Records from a data source:
"""

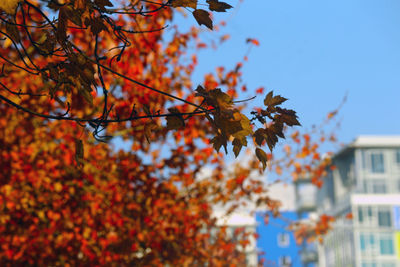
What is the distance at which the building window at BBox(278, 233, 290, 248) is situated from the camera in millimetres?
101250

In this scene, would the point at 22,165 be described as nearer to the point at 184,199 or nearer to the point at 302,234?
the point at 184,199

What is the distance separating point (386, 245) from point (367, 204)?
4831 mm

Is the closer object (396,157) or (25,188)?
(25,188)

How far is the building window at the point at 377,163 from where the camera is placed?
253 feet

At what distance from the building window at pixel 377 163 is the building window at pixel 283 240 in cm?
2699

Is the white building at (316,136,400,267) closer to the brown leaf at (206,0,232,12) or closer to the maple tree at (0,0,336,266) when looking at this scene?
the maple tree at (0,0,336,266)

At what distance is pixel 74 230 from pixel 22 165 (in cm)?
153

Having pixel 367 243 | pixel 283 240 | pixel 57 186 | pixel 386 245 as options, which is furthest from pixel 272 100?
pixel 283 240

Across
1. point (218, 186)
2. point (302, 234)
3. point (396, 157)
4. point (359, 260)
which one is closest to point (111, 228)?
point (218, 186)

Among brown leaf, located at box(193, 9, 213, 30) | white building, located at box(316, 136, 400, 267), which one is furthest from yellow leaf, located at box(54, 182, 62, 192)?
white building, located at box(316, 136, 400, 267)

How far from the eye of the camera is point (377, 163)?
7725 cm

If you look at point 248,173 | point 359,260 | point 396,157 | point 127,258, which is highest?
point 396,157

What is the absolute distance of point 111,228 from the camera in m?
13.5

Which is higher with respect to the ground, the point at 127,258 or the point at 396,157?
the point at 396,157
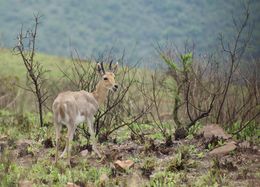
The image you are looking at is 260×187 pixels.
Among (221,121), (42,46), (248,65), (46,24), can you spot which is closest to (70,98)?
(221,121)

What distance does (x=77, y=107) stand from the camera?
493 inches

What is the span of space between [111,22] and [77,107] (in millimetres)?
53902

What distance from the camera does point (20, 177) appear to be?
35.3 feet

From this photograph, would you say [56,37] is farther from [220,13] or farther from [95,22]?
[220,13]

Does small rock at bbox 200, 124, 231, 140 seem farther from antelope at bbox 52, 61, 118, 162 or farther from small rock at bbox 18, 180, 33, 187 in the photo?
small rock at bbox 18, 180, 33, 187

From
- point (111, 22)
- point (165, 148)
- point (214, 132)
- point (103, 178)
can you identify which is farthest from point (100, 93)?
point (111, 22)

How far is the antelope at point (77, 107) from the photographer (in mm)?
12227

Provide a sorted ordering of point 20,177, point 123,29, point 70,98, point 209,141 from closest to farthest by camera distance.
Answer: point 20,177 < point 70,98 < point 209,141 < point 123,29

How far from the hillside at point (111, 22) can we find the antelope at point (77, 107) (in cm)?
4119

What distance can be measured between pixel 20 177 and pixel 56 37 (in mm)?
51610

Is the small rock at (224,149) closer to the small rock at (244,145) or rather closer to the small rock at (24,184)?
the small rock at (244,145)

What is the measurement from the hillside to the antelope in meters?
41.2

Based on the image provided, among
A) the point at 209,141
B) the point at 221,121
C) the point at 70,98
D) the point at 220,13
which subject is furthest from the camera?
the point at 220,13

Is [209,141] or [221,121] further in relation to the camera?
[221,121]
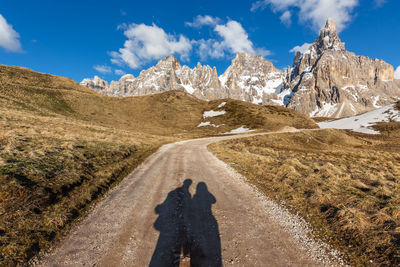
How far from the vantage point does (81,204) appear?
7.61 m

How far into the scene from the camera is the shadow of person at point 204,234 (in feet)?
15.7

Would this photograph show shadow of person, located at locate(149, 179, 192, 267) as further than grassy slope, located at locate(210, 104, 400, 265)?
No

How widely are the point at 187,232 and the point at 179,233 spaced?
0.28 m

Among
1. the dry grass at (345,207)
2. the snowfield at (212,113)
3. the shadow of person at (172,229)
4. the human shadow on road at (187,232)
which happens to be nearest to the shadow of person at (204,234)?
the human shadow on road at (187,232)

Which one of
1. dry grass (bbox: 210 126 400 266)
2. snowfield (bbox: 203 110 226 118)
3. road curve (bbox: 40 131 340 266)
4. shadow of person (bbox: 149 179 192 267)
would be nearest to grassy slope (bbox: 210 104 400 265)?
dry grass (bbox: 210 126 400 266)

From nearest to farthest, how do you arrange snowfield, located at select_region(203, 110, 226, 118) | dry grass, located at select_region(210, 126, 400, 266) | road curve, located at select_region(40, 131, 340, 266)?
road curve, located at select_region(40, 131, 340, 266) → dry grass, located at select_region(210, 126, 400, 266) → snowfield, located at select_region(203, 110, 226, 118)

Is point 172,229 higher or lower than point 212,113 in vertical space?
lower

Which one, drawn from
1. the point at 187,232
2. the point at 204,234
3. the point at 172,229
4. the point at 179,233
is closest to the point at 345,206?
the point at 204,234

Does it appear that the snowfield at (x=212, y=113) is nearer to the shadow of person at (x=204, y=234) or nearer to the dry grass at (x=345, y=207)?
the dry grass at (x=345, y=207)

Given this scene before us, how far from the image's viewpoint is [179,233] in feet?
19.1

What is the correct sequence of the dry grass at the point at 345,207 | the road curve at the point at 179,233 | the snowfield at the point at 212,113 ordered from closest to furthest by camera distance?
1. the road curve at the point at 179,233
2. the dry grass at the point at 345,207
3. the snowfield at the point at 212,113

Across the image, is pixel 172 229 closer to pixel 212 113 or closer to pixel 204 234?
pixel 204 234

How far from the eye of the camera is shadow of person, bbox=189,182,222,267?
188 inches

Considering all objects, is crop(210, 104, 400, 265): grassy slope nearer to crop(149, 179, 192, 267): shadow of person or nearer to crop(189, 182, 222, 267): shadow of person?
crop(189, 182, 222, 267): shadow of person
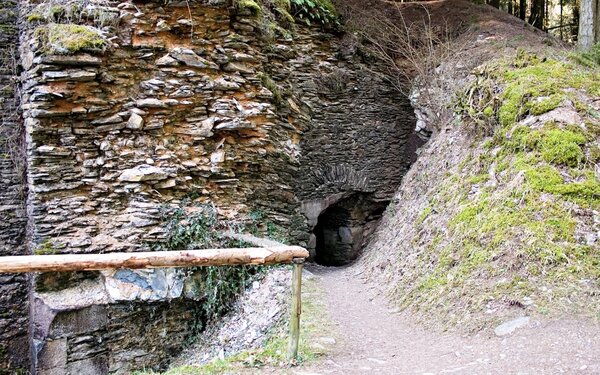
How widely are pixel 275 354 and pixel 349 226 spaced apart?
300 inches

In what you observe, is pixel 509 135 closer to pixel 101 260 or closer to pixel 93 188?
pixel 101 260

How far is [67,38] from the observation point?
6.34 m

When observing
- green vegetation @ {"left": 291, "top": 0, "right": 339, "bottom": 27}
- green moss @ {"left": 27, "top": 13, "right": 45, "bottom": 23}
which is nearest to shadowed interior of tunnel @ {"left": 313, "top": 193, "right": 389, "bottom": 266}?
green vegetation @ {"left": 291, "top": 0, "right": 339, "bottom": 27}

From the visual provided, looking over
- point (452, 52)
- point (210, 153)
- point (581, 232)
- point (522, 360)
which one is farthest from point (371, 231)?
point (522, 360)

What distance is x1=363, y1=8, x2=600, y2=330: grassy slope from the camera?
460 centimetres

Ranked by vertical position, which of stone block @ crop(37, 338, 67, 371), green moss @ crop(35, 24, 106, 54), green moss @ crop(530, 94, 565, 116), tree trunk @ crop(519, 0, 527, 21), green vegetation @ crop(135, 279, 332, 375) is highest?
tree trunk @ crop(519, 0, 527, 21)

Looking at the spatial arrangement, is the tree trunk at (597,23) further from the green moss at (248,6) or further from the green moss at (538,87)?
the green moss at (248,6)

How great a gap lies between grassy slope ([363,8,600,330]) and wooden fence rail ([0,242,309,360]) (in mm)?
1829

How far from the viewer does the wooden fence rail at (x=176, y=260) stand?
3691 millimetres

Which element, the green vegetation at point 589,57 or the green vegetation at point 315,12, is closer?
the green vegetation at point 589,57

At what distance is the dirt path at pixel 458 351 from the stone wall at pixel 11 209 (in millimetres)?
4952

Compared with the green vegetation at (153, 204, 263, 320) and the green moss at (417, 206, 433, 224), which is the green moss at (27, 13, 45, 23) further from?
the green moss at (417, 206, 433, 224)

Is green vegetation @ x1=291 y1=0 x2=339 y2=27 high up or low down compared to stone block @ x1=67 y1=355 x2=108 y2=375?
up

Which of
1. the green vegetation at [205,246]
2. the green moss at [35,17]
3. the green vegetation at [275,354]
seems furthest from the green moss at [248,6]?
the green vegetation at [275,354]
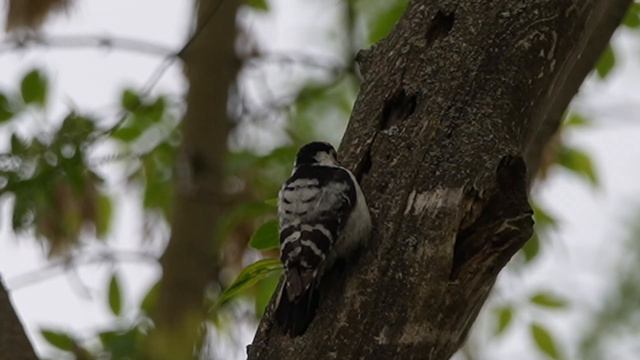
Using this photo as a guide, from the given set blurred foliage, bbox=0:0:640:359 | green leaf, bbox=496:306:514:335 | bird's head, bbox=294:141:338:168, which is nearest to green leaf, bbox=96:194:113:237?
blurred foliage, bbox=0:0:640:359

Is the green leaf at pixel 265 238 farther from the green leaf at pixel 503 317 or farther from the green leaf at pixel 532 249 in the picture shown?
the green leaf at pixel 503 317

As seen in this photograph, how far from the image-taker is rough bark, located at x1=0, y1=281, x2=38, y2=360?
13.3 feet

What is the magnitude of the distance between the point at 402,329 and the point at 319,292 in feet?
0.97

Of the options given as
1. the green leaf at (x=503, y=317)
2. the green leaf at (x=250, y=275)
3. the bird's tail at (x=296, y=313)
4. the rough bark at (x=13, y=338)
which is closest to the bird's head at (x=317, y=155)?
the green leaf at (x=250, y=275)

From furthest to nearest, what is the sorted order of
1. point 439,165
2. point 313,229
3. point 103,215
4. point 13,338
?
point 103,215 < point 13,338 < point 313,229 < point 439,165

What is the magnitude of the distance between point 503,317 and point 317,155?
1964 mm

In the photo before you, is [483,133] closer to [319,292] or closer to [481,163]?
[481,163]

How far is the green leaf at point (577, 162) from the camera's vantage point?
640 centimetres

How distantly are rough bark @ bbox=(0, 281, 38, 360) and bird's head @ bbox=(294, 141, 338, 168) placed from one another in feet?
3.42

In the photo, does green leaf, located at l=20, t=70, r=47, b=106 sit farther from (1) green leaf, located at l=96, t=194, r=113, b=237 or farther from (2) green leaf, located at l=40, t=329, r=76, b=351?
(1) green leaf, located at l=96, t=194, r=113, b=237

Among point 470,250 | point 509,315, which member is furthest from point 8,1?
point 470,250

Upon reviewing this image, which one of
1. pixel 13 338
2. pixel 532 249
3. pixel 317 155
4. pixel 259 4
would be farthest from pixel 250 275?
pixel 259 4

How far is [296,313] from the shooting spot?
139 inches

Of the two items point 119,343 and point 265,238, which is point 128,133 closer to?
point 119,343
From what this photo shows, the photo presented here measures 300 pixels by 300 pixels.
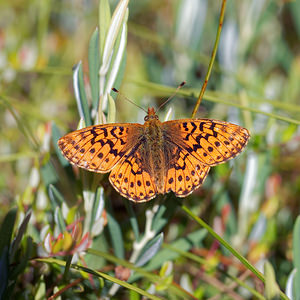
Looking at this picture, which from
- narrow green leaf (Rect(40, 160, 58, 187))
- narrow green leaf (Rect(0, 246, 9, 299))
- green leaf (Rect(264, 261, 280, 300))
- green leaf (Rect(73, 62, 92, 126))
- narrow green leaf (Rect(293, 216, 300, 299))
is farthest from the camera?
narrow green leaf (Rect(40, 160, 58, 187))

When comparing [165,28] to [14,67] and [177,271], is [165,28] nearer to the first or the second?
[14,67]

"""

■ Written instruction: Starting at the line that has "Of the two items" and stopping after the last line of the data, write the lines out again with "Looking at this picture" swapped for "In this image" and nothing else changed. Leave the pictures out of your copy.

■ Response to this task:
Of the two items point 119,343 and point 265,238, which is point 128,133 closer to?
point 119,343
From what this photo shows, the photo presented here measures 300 pixels by 300 pixels.
In this image, which from
- narrow green leaf (Rect(40, 160, 58, 187))
- narrow green leaf (Rect(0, 246, 9, 299))
- green leaf (Rect(264, 261, 280, 300))
- green leaf (Rect(73, 62, 92, 126))
- narrow green leaf (Rect(293, 216, 300, 299))
is farthest from the camera?
narrow green leaf (Rect(40, 160, 58, 187))

When comparing [165,28] to [14,67] and [177,271], is [165,28] nearer to the first or the second?
[14,67]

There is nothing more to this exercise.